[Stored data entries]
-----
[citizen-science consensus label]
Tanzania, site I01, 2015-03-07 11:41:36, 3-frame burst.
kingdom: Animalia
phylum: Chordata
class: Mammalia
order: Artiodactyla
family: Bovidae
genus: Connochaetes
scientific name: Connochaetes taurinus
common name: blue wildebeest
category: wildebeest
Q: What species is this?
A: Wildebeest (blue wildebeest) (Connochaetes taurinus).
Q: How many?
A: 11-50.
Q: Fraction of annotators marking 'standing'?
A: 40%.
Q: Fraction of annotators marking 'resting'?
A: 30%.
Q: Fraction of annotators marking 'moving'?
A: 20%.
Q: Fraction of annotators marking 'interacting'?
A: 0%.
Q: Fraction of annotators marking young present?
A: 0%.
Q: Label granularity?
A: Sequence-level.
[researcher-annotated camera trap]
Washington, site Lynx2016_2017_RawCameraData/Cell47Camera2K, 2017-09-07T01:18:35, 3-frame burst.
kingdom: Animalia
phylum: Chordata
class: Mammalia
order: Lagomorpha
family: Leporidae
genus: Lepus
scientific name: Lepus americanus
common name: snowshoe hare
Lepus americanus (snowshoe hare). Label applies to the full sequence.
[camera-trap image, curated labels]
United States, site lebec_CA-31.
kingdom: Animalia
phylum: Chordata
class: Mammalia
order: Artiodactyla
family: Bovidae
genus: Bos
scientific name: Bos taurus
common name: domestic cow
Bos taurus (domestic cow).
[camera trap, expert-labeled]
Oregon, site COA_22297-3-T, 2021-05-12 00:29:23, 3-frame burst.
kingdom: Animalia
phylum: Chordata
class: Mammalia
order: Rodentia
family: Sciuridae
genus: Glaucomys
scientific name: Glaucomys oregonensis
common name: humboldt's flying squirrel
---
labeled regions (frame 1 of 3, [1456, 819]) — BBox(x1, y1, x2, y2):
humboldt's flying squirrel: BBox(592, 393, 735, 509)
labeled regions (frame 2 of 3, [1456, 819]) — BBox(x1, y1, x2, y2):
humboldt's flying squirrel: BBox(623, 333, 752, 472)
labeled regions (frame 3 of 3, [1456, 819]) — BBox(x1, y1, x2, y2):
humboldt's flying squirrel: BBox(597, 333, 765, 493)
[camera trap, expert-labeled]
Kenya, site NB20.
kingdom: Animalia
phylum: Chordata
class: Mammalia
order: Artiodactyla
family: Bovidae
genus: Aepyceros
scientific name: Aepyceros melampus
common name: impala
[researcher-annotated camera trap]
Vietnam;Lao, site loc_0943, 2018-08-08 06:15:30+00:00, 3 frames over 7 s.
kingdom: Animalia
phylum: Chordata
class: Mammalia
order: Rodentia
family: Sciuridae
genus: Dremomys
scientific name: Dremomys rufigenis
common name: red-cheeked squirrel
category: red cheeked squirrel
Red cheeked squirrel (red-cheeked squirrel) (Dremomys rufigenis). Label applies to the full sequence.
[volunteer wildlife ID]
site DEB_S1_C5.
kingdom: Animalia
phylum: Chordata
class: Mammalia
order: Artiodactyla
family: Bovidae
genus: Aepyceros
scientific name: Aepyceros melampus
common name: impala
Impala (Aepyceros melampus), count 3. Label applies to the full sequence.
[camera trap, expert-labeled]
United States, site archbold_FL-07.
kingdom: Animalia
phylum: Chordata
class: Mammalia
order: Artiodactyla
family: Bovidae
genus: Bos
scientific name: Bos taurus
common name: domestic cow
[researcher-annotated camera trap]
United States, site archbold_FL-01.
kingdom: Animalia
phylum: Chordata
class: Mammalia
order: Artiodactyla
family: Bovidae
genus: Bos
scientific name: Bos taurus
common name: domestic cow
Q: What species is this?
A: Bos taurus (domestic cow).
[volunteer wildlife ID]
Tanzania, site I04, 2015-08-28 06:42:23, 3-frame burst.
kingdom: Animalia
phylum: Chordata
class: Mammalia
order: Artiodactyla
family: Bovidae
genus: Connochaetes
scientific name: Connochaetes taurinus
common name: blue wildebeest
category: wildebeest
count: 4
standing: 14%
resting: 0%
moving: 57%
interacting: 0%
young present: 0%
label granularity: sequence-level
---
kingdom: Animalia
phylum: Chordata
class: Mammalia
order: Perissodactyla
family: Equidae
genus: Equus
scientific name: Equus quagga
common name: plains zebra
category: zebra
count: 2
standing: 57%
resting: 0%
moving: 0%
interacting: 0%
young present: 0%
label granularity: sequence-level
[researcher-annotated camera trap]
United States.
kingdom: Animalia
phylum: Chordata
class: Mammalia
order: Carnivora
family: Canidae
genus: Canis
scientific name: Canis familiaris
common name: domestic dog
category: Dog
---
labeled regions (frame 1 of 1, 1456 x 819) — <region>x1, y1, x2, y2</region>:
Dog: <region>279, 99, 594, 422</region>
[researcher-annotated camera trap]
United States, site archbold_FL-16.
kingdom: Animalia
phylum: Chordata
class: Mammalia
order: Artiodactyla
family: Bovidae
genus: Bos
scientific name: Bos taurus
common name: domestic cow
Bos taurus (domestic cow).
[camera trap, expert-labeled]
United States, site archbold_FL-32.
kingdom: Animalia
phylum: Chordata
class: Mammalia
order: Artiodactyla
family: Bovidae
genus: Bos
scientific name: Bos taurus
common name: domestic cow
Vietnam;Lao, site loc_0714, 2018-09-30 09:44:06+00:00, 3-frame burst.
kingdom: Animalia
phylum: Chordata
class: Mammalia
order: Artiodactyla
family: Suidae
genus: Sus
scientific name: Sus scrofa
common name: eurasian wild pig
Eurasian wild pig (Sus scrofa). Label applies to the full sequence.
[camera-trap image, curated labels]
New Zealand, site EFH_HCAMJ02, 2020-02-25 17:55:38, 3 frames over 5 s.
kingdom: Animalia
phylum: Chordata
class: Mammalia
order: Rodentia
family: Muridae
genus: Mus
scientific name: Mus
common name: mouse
-----
Aim of the task:
Give the entries again in full, exactly as they are written.

Problem solution:
[citizen-science consensus label]
Tanzania, site I01, 2015-03-07 11:41:36, 3-frame burst.
kingdom: Animalia
phylum: Chordata
class: Mammalia
order: Artiodactyla
family: Bovidae
genus: Connochaetes
scientific name: Connochaetes taurinus
common name: blue wildebeest
category: wildebeest
Q: What species is this?
A: Wildebeest (blue wildebeest) (Connochaetes taurinus).
Q: How many?
A: 11-50.
Q: Fraction of annotators marking 'standing'?
A: 40%.
Q: Fraction of annotators marking 'resting'?
A: 30%.
Q: Fraction of annotators marking 'moving'?
A: 20%.
Q: Fraction of annotators marking 'interacting'?
A: 0%.
Q: Fraction of annotators marking young present?
A: 0%.
Q: Label granularity?
A: Sequence-level.
[researcher-annotated camera trap]
Washington, site Lynx2016_2017_RawCameraData/Cell47Camera2K, 2017-09-07T01:18:35, 3-frame burst.
kingdom: Animalia
phylum: Chordata
class: Mammalia
order: Lagomorpha
family: Leporidae
genus: Lepus
scientific name: Lepus americanus
common name: snowshoe hare
Lepus americanus (snowshoe hare). Label applies to the full sequence.
[camera-trap image, curated labels]
United States, site lebec_CA-31.
kingdom: Animalia
phylum: Chordata
class: Mammalia
order: Artiodactyla
family: Bovidae
genus: Bos
scientific name: Bos taurus
common name: domestic cow
Bos taurus (domestic cow).
[camera trap, expert-labeled]
Oregon, site COA_22297-3-T, 2021-05-12 00:29:23, 3-frame burst.
kingdom: Animalia
phylum: Chordata
class: Mammalia
order: Rodentia
family: Sciuridae
genus: Glaucomys
scientific name: Glaucomys oregonensis
common name: humboldt's flying squirrel
---
labeled regions (frame 1 of 3, [1456, 819]) — BBox(x1, y1, x2, y2):
humboldt's flying squirrel: BBox(592, 393, 735, 509)
labeled regions (frame 2 of 3, [1456, 819]) — BBox(x1, y1, x2, y2):
humboldt's flying squirrel: BBox(623, 333, 752, 472)
labeled regions (frame 3 of 3, [1456, 819]) — BBox(x1, y1, x2, y2):
humboldt's flying squirrel: BBox(597, 333, 765, 493)
[camera trap, expert-labeled]
Kenya, site NB20.
kingdom: Animalia
phylum: Chordata
class: Mammalia
order: Artiodactyla
family: Bovidae
genus: Aepyceros
scientific name: Aepyceros melampus
common name: impala
[researcher-annotated camera trap]
Vietnam;Lao, site loc_0943, 2018-08-08 06:15:30+00:00, 3 frames over 7 s.
kingdom: Animalia
phylum: Chordata
class: Mammalia
order: Rodentia
family: Sciuridae
genus: Dremomys
scientific name: Dremomys rufigenis
common name: red-cheeked squirrel
category: red cheeked squirrel
Red cheeked squirrel (red-cheeked squirrel) (Dremomys rufigenis). Label applies to the full sequence.
[volunteer wildlife ID]
site DEB_S1_C5.
kingdom: Animalia
phylum: Chordata
class: Mammalia
order: Artiodactyla
family: Bovidae
genus: Aepyceros
scientific name: Aepyceros melampus
common name: impala
Impala (Aepyceros melampus), count 3. Label applies to the full sequence.
[camera trap, expert-labeled]
United States, site archbold_FL-07.
kingdom: Animalia
phylum: Chordata
class: Mammalia
order: Artiodactyla
family: Bovidae
genus: Bos
scientific name: Bos taurus
common name: domestic cow
[researcher-annotated camera trap]
United States, site archbold_FL-01.
kingdom: Animalia
phylum: Chordata
class: Mammalia
order: Artiodactyla
family: Bovidae
genus: Bos
scientific name: Bos taurus
common name: domestic cow
Q: What species is this?
A: Bos taurus (domestic cow).
[volunteer wildlife ID]
Tanzania, site I04, 2015-08-28 06:42:23, 3-frame burst.
kingdom: Animalia
phylum: Chordata
class: Mammalia
order: Artiodactyla
family: Bovidae
genus: Connochaetes
scientific name: Connochaetes taurinus
common name: blue wildebeest
category: wildebeest
count: 4
standing: 14%
resting: 0%
moving: 57%
interacting: 0%
young present: 0%
label granularity: sequence-level
---
kingdom: Animalia
phylum: Chordata
class: Mammalia
order: Perissodactyla
family: Equidae
genus: Equus
scientific name: Equus quagga
common name: plains zebra
category: zebra
count: 2
standing: 57%
resting: 0%
moving: 0%
interacting: 0%
young present: 0%
label granularity: sequence-level
[researcher-annotated camera trap]
United States.
kingdom: Animalia
phylum: Chordata
class: Mammalia
order: Carnivora
family: Canidae
genus: Canis
scientific name: Canis familiaris
common name: domestic dog
category: Dog
---
labeled regions (frame 1 of 1, 1456 x 819) — <region>x1, y1, x2, y2</region>:
Dog: <region>279, 99, 594, 422</region>
[researcher-annotated camera trap]
United States, site archbold_FL-16.
kingdom: Animalia
phylum: Chordata
class: Mammalia
order: Artiodactyla
family: Bovidae
genus: Bos
scientific name: Bos taurus
common name: domestic cow
Bos taurus (domestic cow).
[camera trap, expert-labeled]
United States, site archbold_FL-32.
kingdom: Animalia
phylum: Chordata
class: Mammalia
order: Artiodactyla
family: Bovidae
genus: Bos
scientific name: Bos taurus
common name: domestic cow
Vietnam;Lao, site loc_0714, 2018-09-30 09:44:06+00:00, 3-frame burst.
kingdom: Animalia
phylum: Chordata
class: Mammalia
order: Artiodactyla
family: Suidae
genus: Sus
scientific name: Sus scrofa
common name: eurasian wild pig
Eurasian wild pig (Sus scrofa). Label applies to the full sequence.
[camera-trap image, curated labels]
New Zealand, site EFH_HCAMJ02, 2020-02-25 17:55:38, 3 frames over 5 s.
kingdom: Animalia
phylum: Chordata
class: Mammalia
order: Rodentia
family: Muridae
genus: Mus
scientific name: Mus
common name: mouse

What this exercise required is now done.